Since “In the midst of chaos, there is also opportunity,” as Sun Tzu had maintained, the current crisis in Myanmar, which is indeed becoming complex and getting out of hand, seems to have created an opportunity for activating the dormant collaborative structure called the BCIM – Bangladesh, China, India, and Myanmar. Any involvement of the United States in Myanmar, as envisaged in the Burma Act, would further complicate the security situation in the region, which would go against the interests of not only Bangladesh but also India and China.
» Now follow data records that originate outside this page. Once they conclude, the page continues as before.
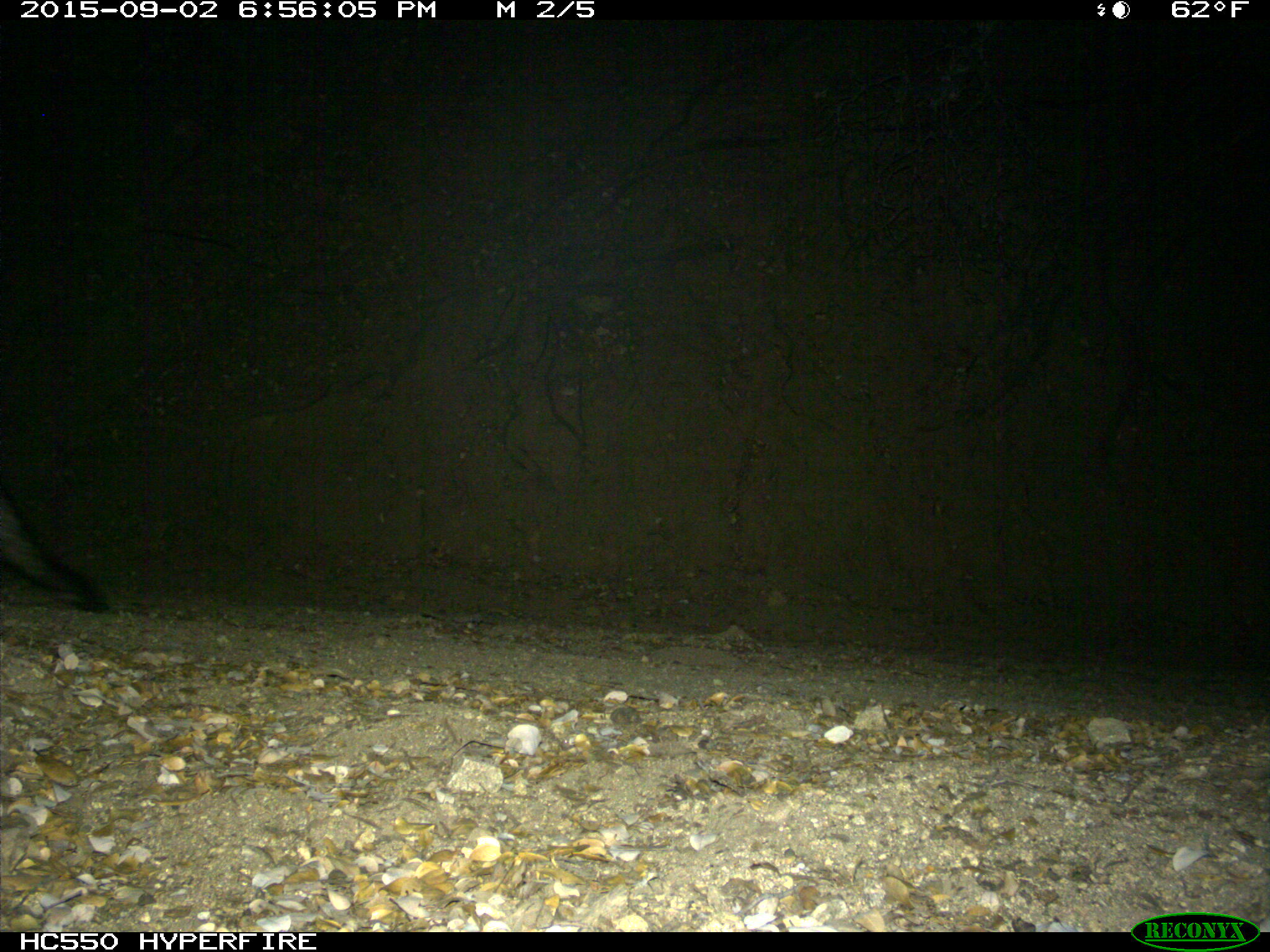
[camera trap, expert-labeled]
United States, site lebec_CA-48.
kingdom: Animalia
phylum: Chordata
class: Mammalia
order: Carnivora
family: Canidae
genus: Urocyon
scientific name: Urocyon cinereoargenteus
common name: gray fox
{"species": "Urocyon cinereoargenteus (gray fox)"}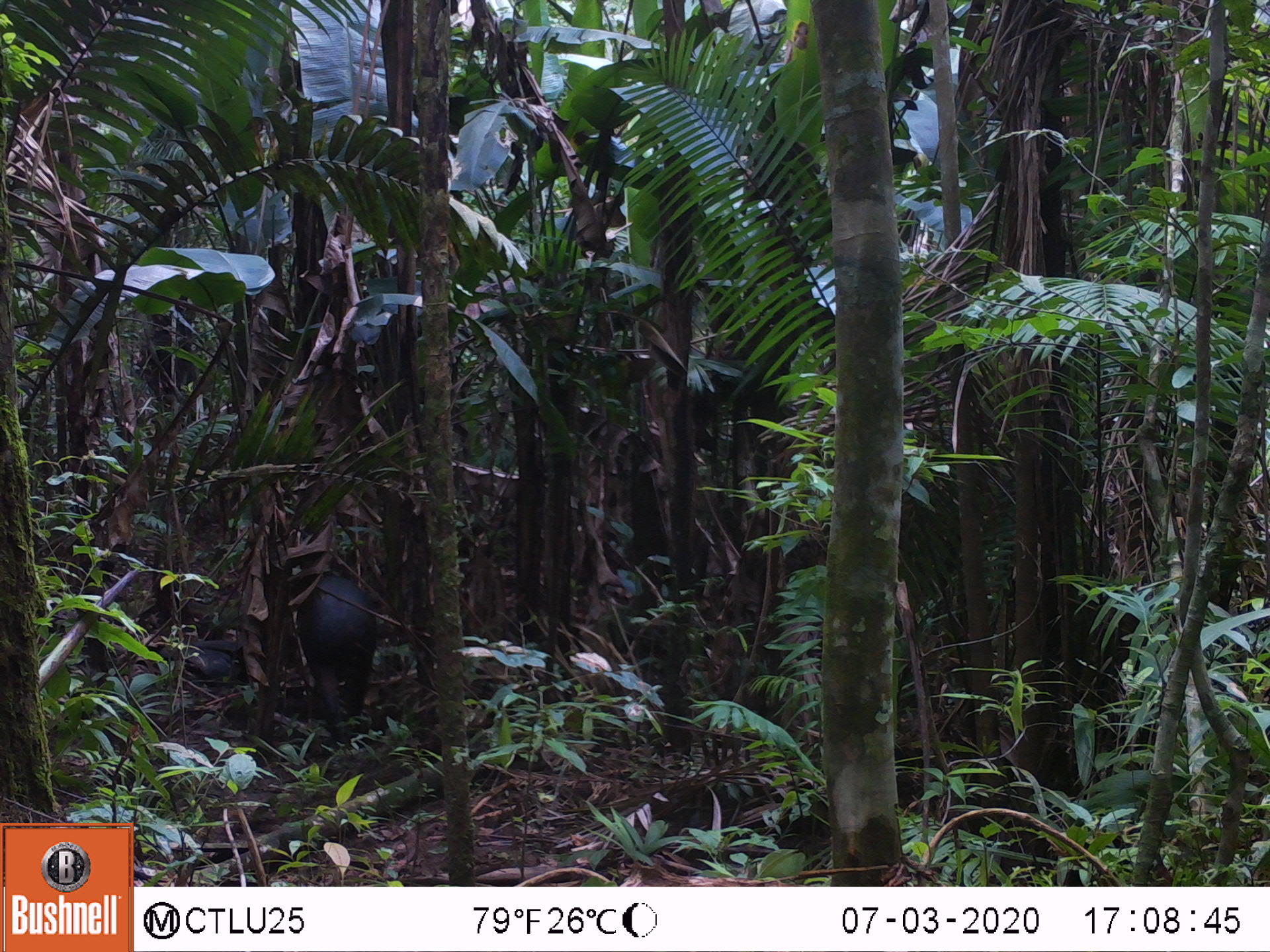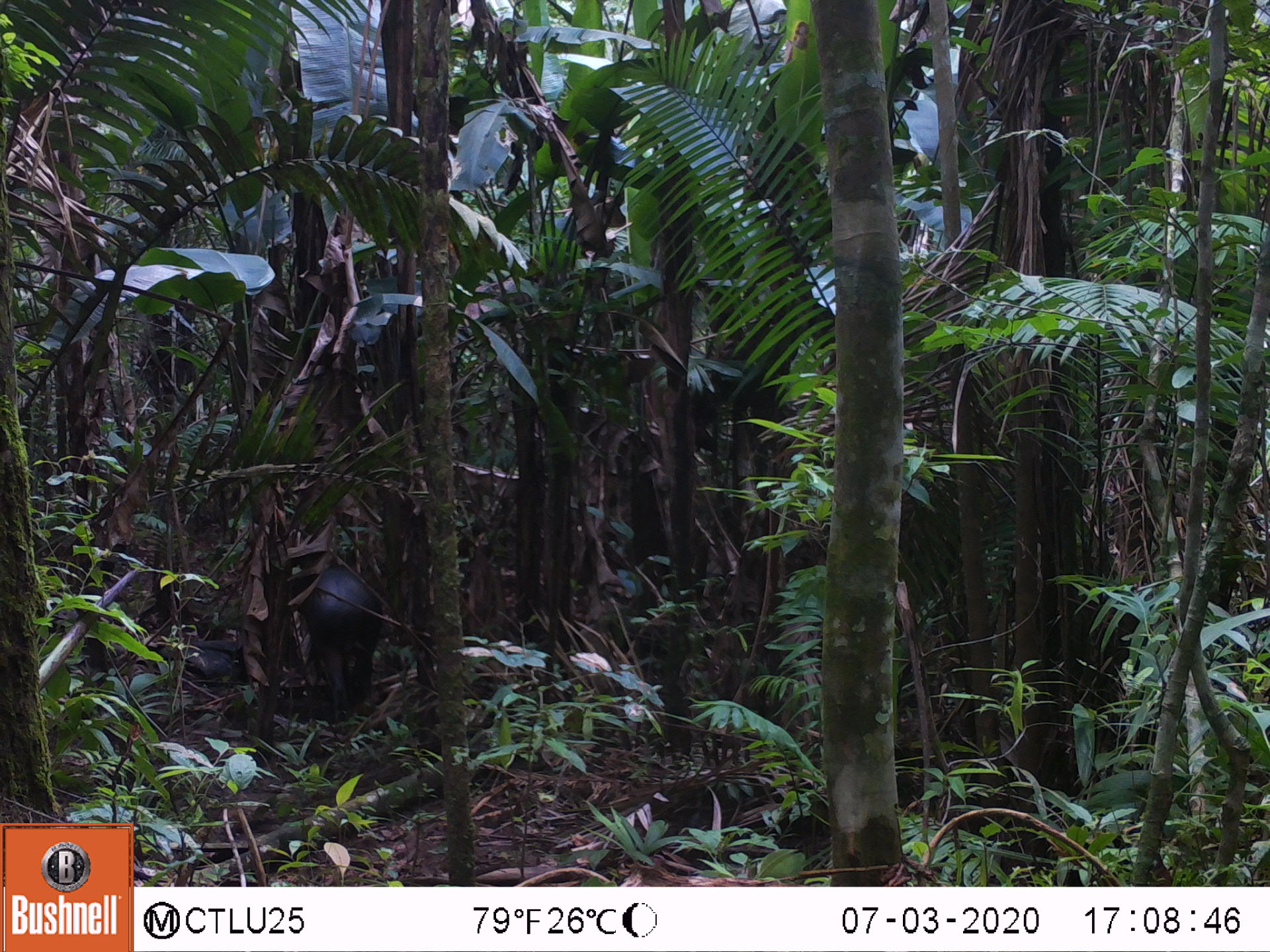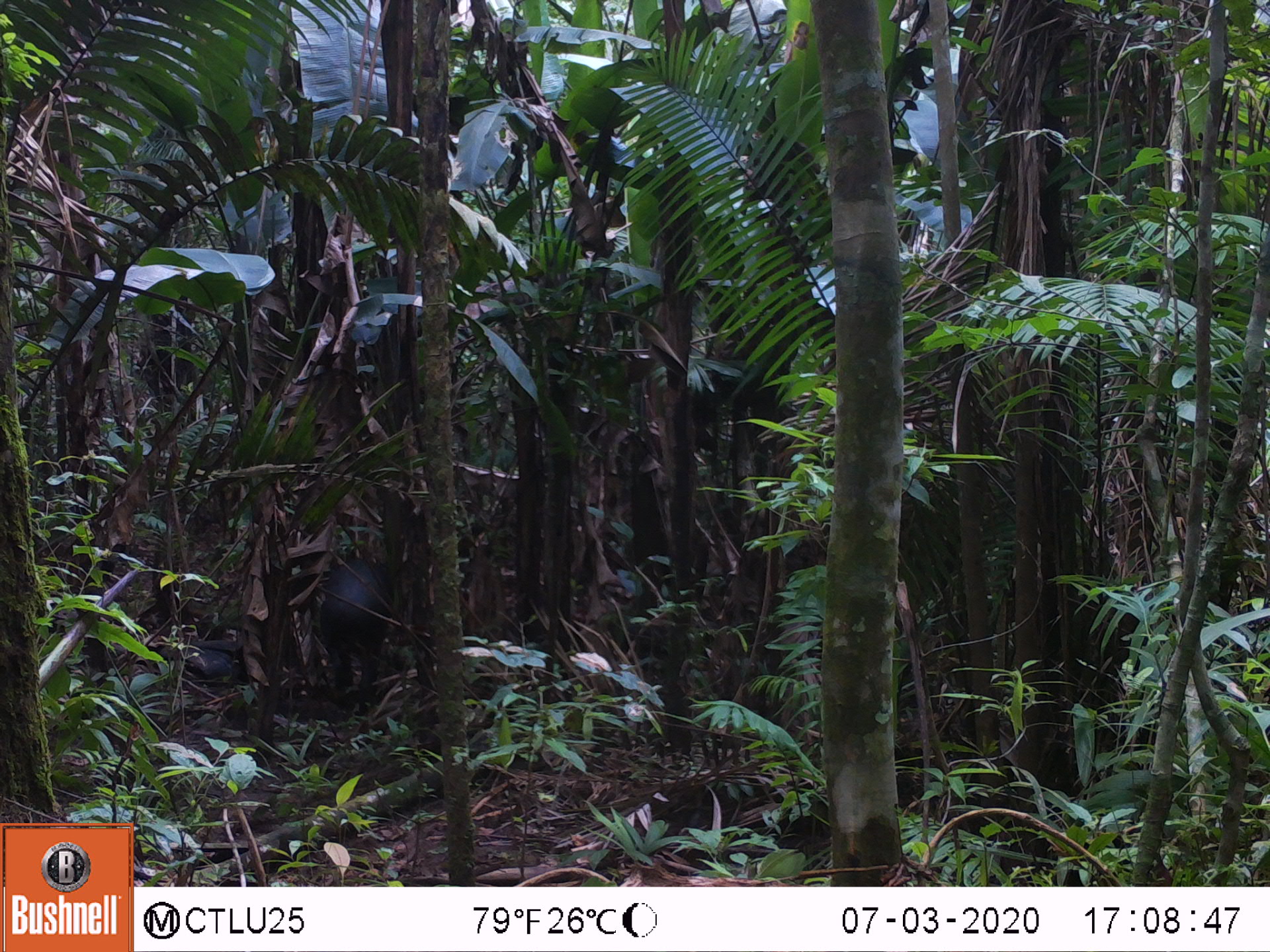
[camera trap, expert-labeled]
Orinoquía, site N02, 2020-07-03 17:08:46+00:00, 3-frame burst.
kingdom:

The latter two countries, just like their collective role in the BRICS, the Russia-Ukraine War, and the Shanghai Cooperation Organization, must start working together on the crisis unfolding in Myanmar. Indeed, if BCIM gets reactivated, there is a possibility of impressing upon Myanmar to resolve the Rohingya issue once and for all. Bangladesh would remain ever grateful to India for such an outcome. Multipolarity, while inviting challenges, creates prospects for scaling up Bangladesh-India relations to newer heights.
Conclusion
Multipolarity is the beginning of a new era spearheaded by decolonisation, globalisation, and the rise and re-rise of several economies. Bangladesh and India, as former colonies, have had the opportunity to reflect upon their past and learn from their respective experiences of dealing with the world. If Jawaharlal Nehru could say on the eve of independence on 15 August 1947, this was India’s “tryst with destiny, and now the time comes when we shall redeem our pledge, not wholly or in full measure, but very substantially.
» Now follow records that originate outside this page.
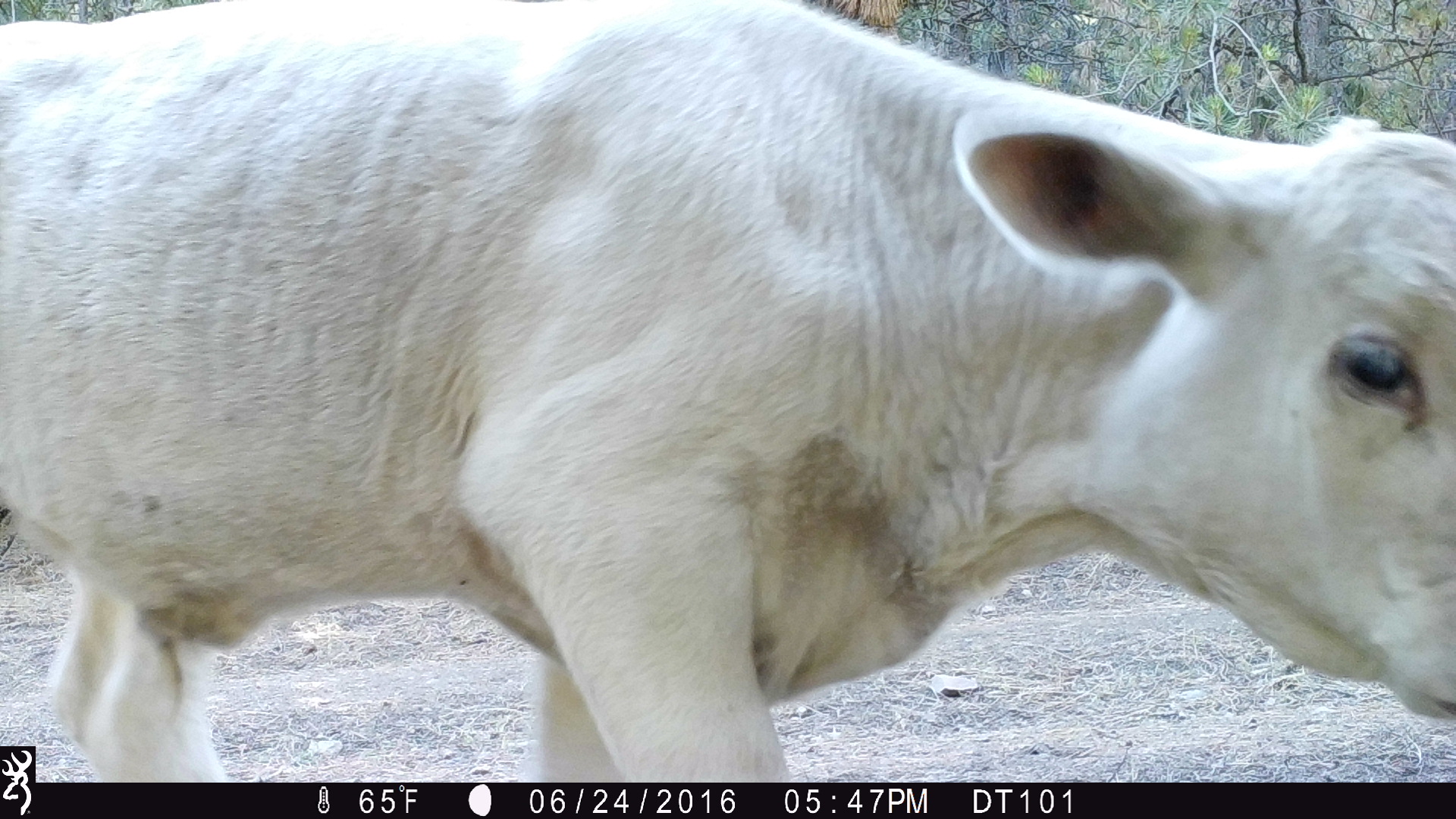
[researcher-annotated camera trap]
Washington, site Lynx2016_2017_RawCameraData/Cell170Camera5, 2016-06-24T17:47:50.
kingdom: Animalia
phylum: Chordata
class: Mammalia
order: Artiodactyla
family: Bovidae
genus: Bos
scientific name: Bos taurus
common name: domestic cattle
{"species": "domestic cattle (Bos taurus)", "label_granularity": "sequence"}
At the stroke of the midnight hour, when the world sleeps, India will awake to life and freedom”.5 Bangabandhu Sheikh Mujibur Rahman’s statement at the United Nations General Assembly on 25 September 1974 was equally fortitude and telling, “The Bangalee people have fought over the centuries so that they may secure for themselves the right to live in freedom and with dignity as a free citizen of a free country. They have aspired to live in peace and friendship with all the nations of the world”.6
Although the era differed, a bipolar world emerged following World War II, making things difficult. However, while remaining true to the words of Nehru and Mujib, India and Bangladesh, respectively, albeit with some ups and downs, dared to set clear goals and pursue them when it came to the people's hopes and dreams.
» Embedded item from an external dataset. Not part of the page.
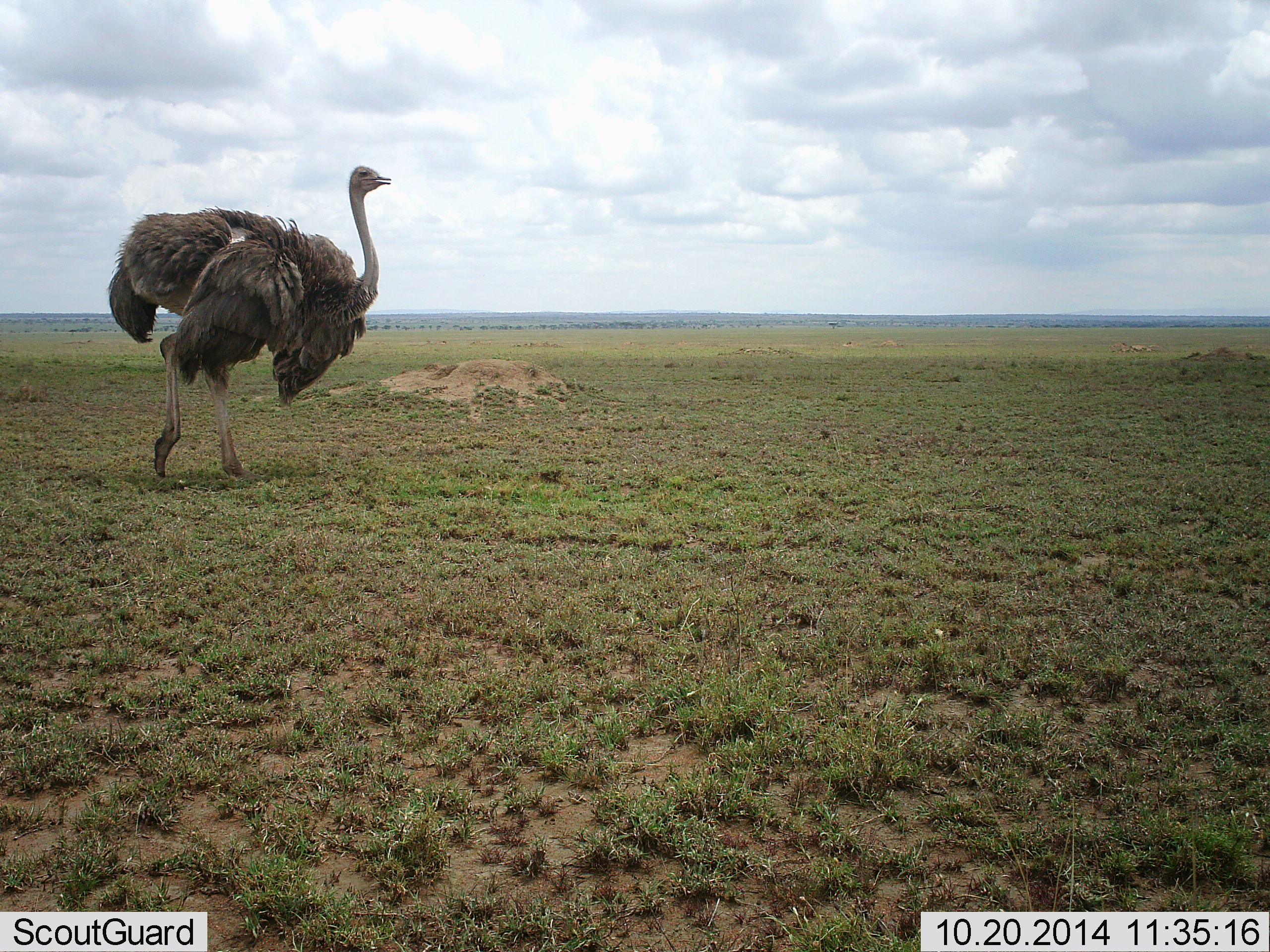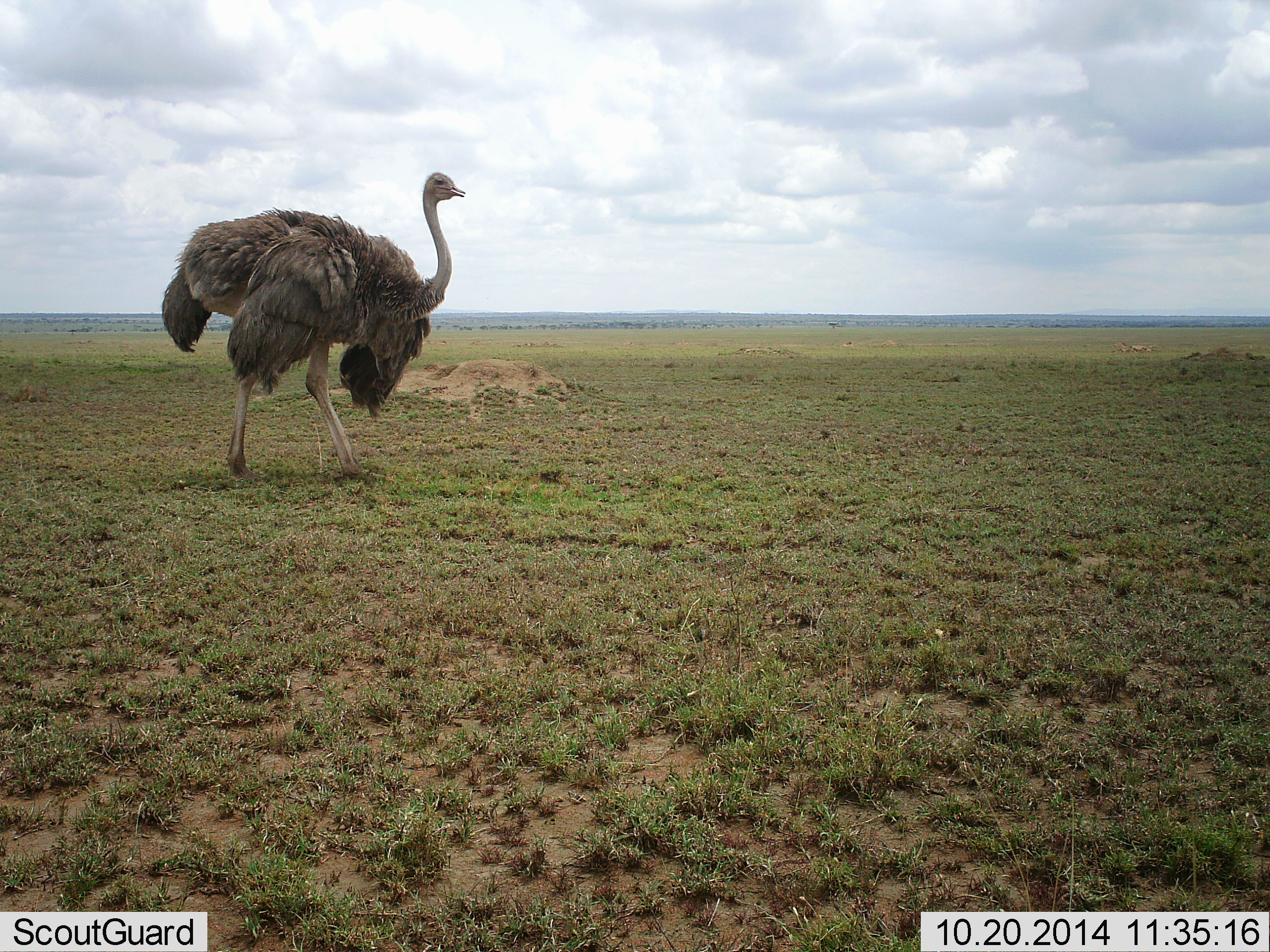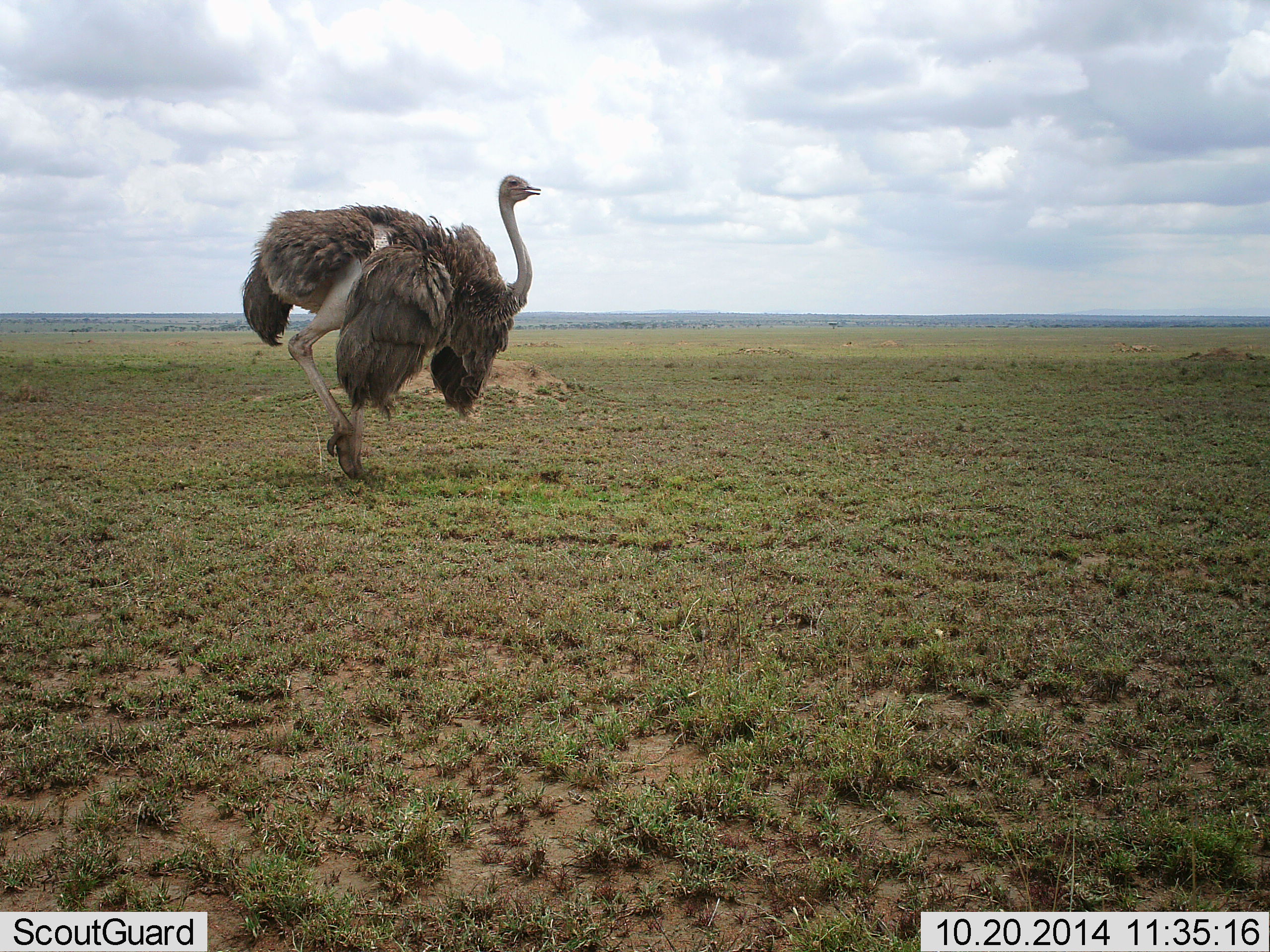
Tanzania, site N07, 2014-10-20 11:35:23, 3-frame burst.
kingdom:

In pursuing their respective goals, India and Bangladesh have come a long way, although India had a longer time than Bangladesh to meet and overcome the challenges. With the countries having to experience the dialectic of an inside with an outside and an outside with an inside, it is natural that a paradigm shift awaits us all in the age of multipolarity, particularly when understanding and facing the dialectic of inside-outside of inter-state relations.
However, in the backdrop of the changes taking place globally, with more and more people working round the clock to change their state of life and living and seeking emancipation for themselves and others, one can be sure that Bangladesh and India, with a correct understanding of each other in the age of multipolarity, can make a difference to their people and the world.